## Records provided

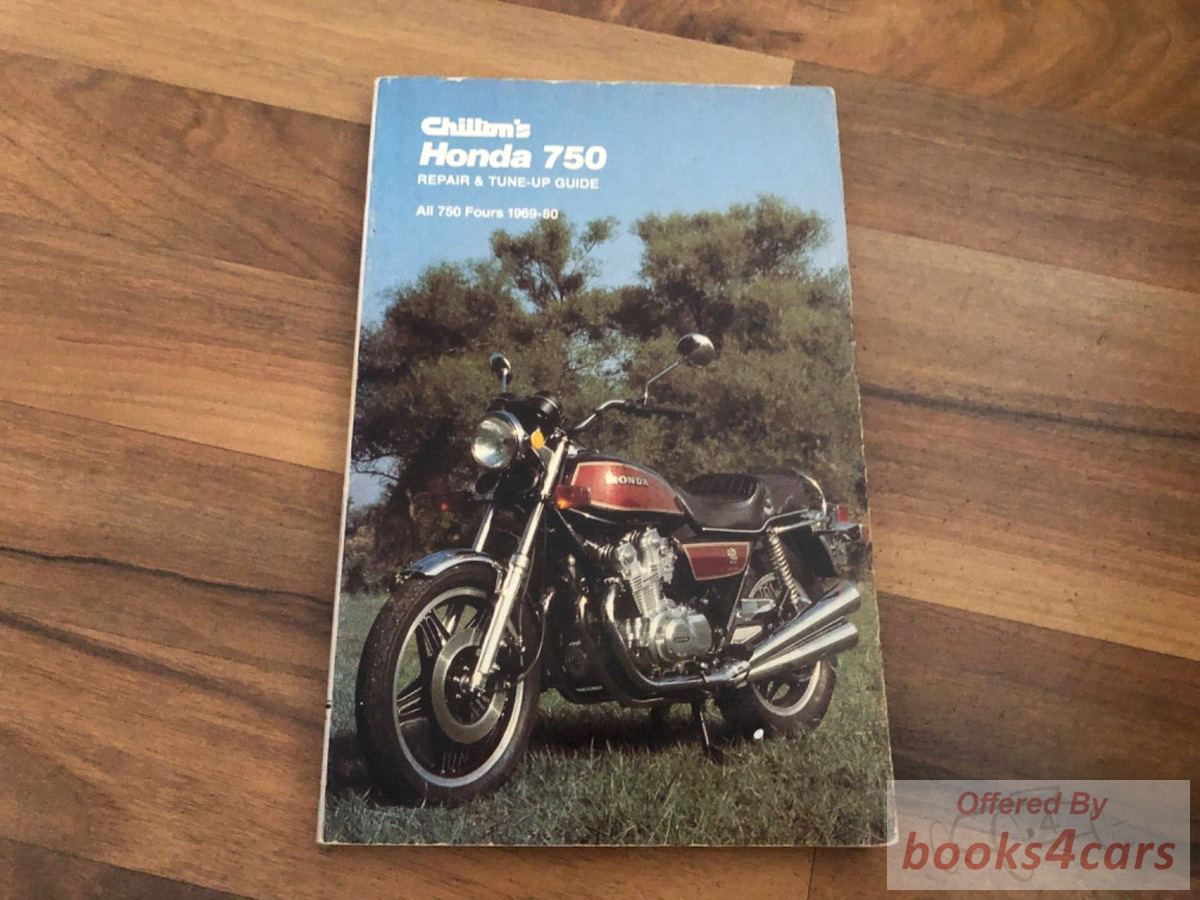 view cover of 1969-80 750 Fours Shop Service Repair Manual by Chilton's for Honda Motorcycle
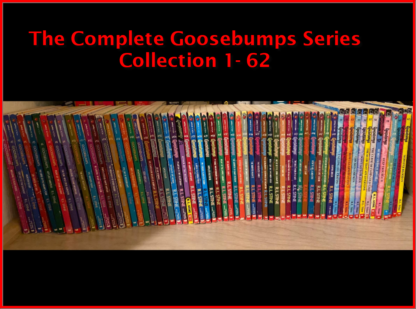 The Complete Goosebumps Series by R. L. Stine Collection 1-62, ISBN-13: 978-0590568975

* * *

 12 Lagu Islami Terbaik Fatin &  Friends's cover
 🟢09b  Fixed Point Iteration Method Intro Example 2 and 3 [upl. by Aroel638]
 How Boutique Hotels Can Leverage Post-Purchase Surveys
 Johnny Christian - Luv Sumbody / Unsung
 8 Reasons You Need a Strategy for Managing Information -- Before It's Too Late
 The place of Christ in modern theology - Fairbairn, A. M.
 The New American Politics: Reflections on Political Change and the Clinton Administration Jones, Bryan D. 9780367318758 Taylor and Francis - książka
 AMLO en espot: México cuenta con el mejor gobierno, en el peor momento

## Task goal
Reproduce the lines of the entries above from the one with "[upl. by Aroel638]" to the one with "AMLO en espot: México", both included, exactly and without any other line.

## Task result
 🟢09b  Fixed Point Iteration Method Intro Example 2 and 3 [upl. by Aroel638]
 How Boutique Hotels Can Leverage Post-Purchase Surveys
 Johnny Christian - Luv Sumbody / Unsung
 8 Reasons You Need a Strategy for Managing Information -- Before It's Too Late
 The place of Christ in modern theology - Fairbairn, A. M.
 The New American Politics: Reflections on Political Change and the Clinton Administration Jones, Bryan D. 9780367318758 Taylor and Francis - książka
 AMLO en espot: México cuenta con el mejor gobierno, en el peor momento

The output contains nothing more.